Reproduce all of the rows below in full, swapping every occurrence of "elderly" for "older" and leaving everything else unchanged.

* * * * * * * * *

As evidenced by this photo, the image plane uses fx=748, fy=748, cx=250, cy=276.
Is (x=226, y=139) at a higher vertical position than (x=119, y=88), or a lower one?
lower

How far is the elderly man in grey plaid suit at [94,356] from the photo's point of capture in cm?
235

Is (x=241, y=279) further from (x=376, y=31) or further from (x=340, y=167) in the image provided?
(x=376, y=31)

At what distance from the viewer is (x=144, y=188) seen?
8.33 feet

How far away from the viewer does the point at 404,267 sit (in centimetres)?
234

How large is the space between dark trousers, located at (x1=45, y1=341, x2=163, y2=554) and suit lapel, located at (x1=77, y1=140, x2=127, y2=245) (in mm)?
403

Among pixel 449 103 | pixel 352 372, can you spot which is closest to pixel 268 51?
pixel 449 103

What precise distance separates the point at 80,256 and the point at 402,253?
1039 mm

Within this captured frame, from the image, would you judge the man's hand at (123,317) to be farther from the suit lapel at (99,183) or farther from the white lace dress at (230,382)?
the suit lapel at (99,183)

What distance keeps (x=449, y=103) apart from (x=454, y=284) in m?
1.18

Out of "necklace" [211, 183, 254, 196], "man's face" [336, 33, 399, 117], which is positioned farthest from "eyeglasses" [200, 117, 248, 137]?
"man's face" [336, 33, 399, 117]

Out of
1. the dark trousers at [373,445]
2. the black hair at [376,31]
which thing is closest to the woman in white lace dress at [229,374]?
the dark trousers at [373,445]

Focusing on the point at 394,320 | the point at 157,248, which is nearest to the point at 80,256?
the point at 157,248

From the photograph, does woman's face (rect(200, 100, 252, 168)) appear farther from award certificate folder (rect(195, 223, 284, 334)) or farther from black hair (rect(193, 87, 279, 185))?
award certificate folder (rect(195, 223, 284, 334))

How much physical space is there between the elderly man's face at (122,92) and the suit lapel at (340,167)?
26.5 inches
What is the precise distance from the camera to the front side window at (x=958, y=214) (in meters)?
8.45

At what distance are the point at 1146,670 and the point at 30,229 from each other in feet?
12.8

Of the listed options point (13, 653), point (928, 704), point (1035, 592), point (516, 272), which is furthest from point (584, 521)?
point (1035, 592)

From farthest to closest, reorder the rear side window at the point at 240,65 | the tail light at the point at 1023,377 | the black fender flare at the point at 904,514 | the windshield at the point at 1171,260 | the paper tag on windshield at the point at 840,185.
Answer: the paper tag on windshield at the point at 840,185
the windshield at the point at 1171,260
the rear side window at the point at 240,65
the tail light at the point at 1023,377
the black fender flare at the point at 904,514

* * * * * * * * *

ANSWER TO THE EXERCISE>
As evidenced by this photo, the image plane uses fx=748, fy=748, cx=250, cy=276.
Is (x=226, y=139) at a higher vertical position than (x=119, y=88), or a lower one?
lower

How far is the older man in grey plaid suit at [94,356] from the photo's point of capture in cm?
235

Is (x=241, y=279) further from (x=376, y=31) or further from (x=340, y=167) in the image provided?
(x=376, y=31)

At what distance from the viewer is (x=144, y=188) seen?
8.33 feet

How far away from the viewer does the point at 404,267 sit (in centimetres)?
234

How large is the space between dark trousers, located at (x1=45, y1=341, x2=163, y2=554) and suit lapel, located at (x1=77, y1=140, x2=127, y2=245) (in mm)?
403

Among pixel 449 103 | pixel 352 372, can you spot which is closest to pixel 268 51?
pixel 449 103

What precise distance separates the point at 80,256 and the point at 402,253?
1039 mm

Within this captured frame, from the image, would you judge the man's hand at (123,317) to be farther from the suit lapel at (99,183) or farther from the white lace dress at (230,382)?
the suit lapel at (99,183)

What distance keeps (x=449, y=103) apart from (x=454, y=284) in m?
1.18

Out of "necklace" [211, 183, 254, 196], "man's face" [336, 33, 399, 117], which is positioned farthest from "eyeglasses" [200, 117, 248, 137]?
"man's face" [336, 33, 399, 117]

Out of
1. the dark trousers at [373,445]
2. the black hair at [376,31]
which thing is closest to the woman in white lace dress at [229,374]?
the dark trousers at [373,445]

Focusing on the point at 394,320 | the point at 157,248, which is nearest to the point at 80,256?
the point at 157,248

From the photograph, does woman's face (rect(200, 100, 252, 168)) appear farther from award certificate folder (rect(195, 223, 284, 334)) or farther from black hair (rect(193, 87, 279, 185))?
award certificate folder (rect(195, 223, 284, 334))

How much physical space is there between the older man's face at (122,92) and the suit lapel at (340,167)?
26.5 inches
What is the precise distance from the camera to the front side window at (x=958, y=214) (in meters)?
8.45

At what distance are the point at 1146,670 and the point at 30,229 from each other in feet?
12.8

Of the listed options point (13, 653), point (928, 704), point (1035, 592), point (516, 272), which is furthest from point (584, 521)?
point (1035, 592)

From farthest to closest, reorder the rear side window at the point at 240,65 | the tail light at the point at 1023,377 | the black fender flare at the point at 904,514 | the windshield at the point at 1171,260 | the paper tag on windshield at the point at 840,185.
Answer: the paper tag on windshield at the point at 840,185
the windshield at the point at 1171,260
the rear side window at the point at 240,65
the tail light at the point at 1023,377
the black fender flare at the point at 904,514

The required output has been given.